What you propose would mean twitter or facebook will replace those journals, people with huge twitter followings, or "celebrity" scientists would dominate science, the works of people without such marketing skills would get drowned out.

(This is sort of true for current system too, but I think situation would be much worse in new system.)



> For all its faults, peer-review is still the best mechanism to keep science in right track.

Peer review is often effective, but it can't reliably block fraudulent publications like those described in the posted article. Most bad papers are rejected, but the authors can always try again at another journal. Any paper will probably get published somewhere, eventually, even if only in a Hindawi or MDPI journal. The journals aren't accountable to anyone, and as long as they have enough good articles to serve as cover, academics will need to pay for access because citing relevant prior work is obligatory. The publishing system is very weak against fraud.

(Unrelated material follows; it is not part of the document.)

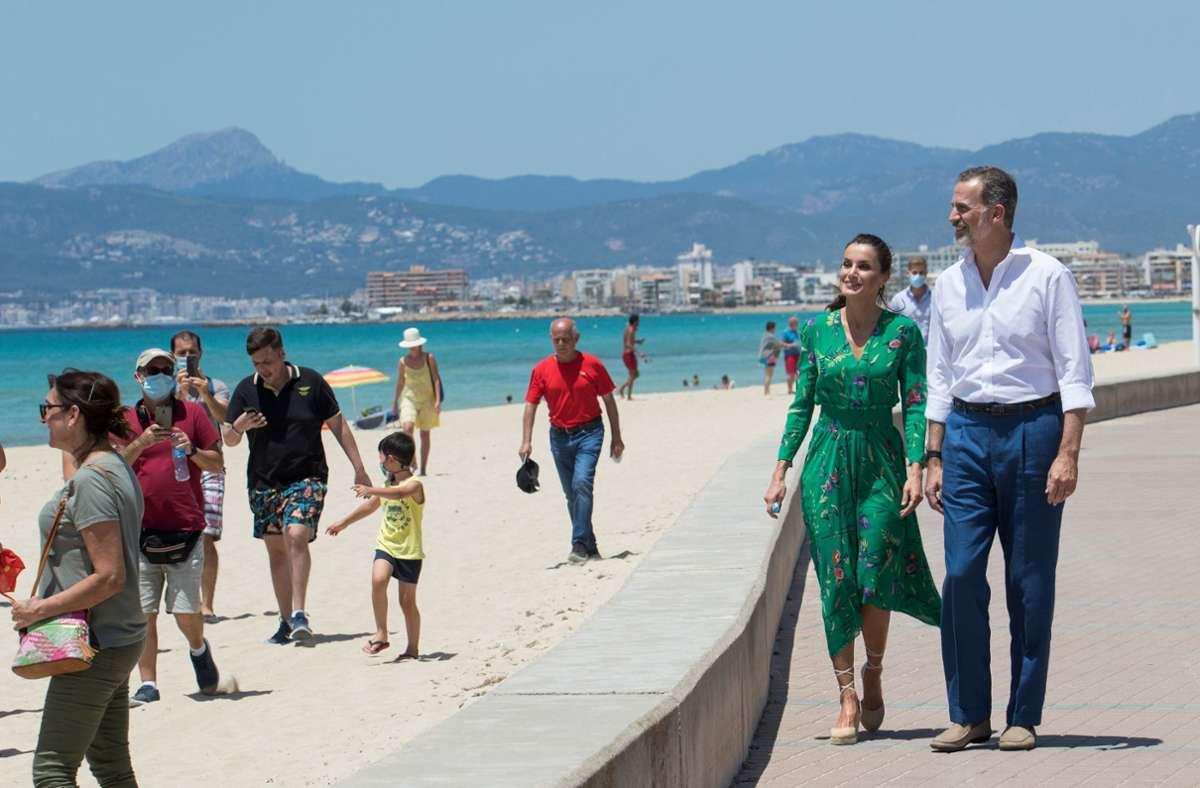 Spaniens König Felipe und Frau Letizia schlendern an der Promenade der Playa de Palma entlang. Sie machen traditionell im August Urlaub auf der Baleareninsel. Foto: AFP/JAIME REINA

> people with huge twitter followings [...] would dominate science

Isn't that at its core the same as with scientific journals? People trust these journals to curate science in the same way you suggest twitter would come to curate science if it made the move online.

1. It's already possible to call attention to a paper through twitter, regardless of whether it's published in a journal or not. Paywalls gate-keep the content somewhat and makes sharing easier, but that's a minor side effect of a very broken system.

2. Papers (and involved data) being available on public platforms like github that already have mechanisms for reporting and tracking issues as well as built-in review tools, in githubs case even a separate discussion feature now, would allow for much quicker discussion critizising bad methodology.

3. Working with a VCS like git would automatically make it clear who wrote, edited or removed what.